Heterogeneity in economic evaluation is complex, with multiple patient characteristics and parameters of economic evaluation to consider. It has previously been identified that only a minority of cost-effectiveness analyses report subgroup analysis and this paper examines some of the key obstacles facing researchers [20]. This includes issues with prespecifying and justifying subgroup analysis, identifying subgroups that can be implemented in practice, resource and data requirements, statistical concerns, and ethical concerns. Figure 1 simply summarises the factors discussed here. The reported challenges related to subgroup analysis are likely to vary across populations and specific decision-making context.

Fig. 1
figure 1

Overview of subgroup considerations

Even if subgroup analysis cannot be conducted, e.g. due to evidence requirements, the consequences of making incorrect decisions because of this should be considered. It is often stated that the objective of economic evaluation is to maximise population health for a given budget, and, subsequently, neglecting subgroup analyses may prevent this objective from being achieved.

Although existing checklists emphasise the need to prespecify, explain, and justify subgroups, they do not address subgroups that were omitted [7,8,9]. To allow the evidence base to be improved over time, it would be useful for other researchers to understand why subgroup analysis has not been conducted and whether if, in future, this would be useful and if any obstacles could be reduced (e.g. through data collection). This would also allow readers to understand any limitations related to missing subgroup analysis. For these reasons, we call for increased transparency in subgroup reporting, with attention given to what was not reported and why, with the aim of improving future research and more thoroughly understanding the limitations of current studies. We would encourage researchers to consider and respond to the questions included in Table 1.

Table 1 Questions to consider for transparent subgroup reporting

Alongside increased transparency, we recommend that researchers consider potential subgroups early in the process of economic evaluation and systematically identify subgroups, using techniques such as logic models and causal inference, to define subgroups and complex interactions between sources of heterogeneity and outcomes. Increased stakeholder engagement throughout the process of economic evaluation (from conceptualisation to final reporting) may also support the identification and justification of subgroup analysis. An example of stakeholder engagement in guiding economic model development and subgroups (including identifying subgroups and relevant data sources) has been reported by Xie et al. [43]. We would also encourage researchers to consider the full range of methods available to acknowledge patient heterogeneity in cost-effectiveness analysis (not restricted to subgroup analysis), as well as any guidelines that are applicable to their setting of interest [1].

We recognise that subgroup analysis is not always helpful or feasible but encourage researchers to be transparent about their thought processes. Without knowing whether subgroups were considered and, if so, why they were ruled out, other researchers in the area will be unable to learn from this and decision makers may fail to recognise a key limitation of the evidence base. When subgroup analyses are reliant on building a stronger/more comprehensive evidence base, we hope that increased transparency in reporting will help to achieve this.
◇ ◇ ◇
WORK INSTRUCTIONS. Please say whether each statement agrees with the subgroup analysis text, answering yes or no and quoting the deciding words: 1. Existing checklists address subgroups that were omitted. 2. Only a minority of cost-effectiveness analyses report subgroup analysis. 3. The authors recommend that researchers consider potential subgroups late in the process of economic evaluation. The rows below come from a different source than the subgroup analysis text.

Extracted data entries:
◇ ◇ ◇
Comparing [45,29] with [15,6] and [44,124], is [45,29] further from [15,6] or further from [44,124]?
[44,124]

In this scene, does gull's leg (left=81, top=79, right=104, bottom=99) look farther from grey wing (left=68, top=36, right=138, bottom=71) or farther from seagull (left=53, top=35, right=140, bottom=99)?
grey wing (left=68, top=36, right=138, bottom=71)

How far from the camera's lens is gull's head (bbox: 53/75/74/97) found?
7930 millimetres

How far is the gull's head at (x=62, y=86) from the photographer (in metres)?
◇ ◇ ◇
RESULT OF THE EXERCISE.
1. No: "they do not address subgroups that were omitted"
2. Yes: "only a minority of cost-effectiveness analyses report subgroup analysis"
3. No: "consider potential subgroups early in the process of economic evaluation"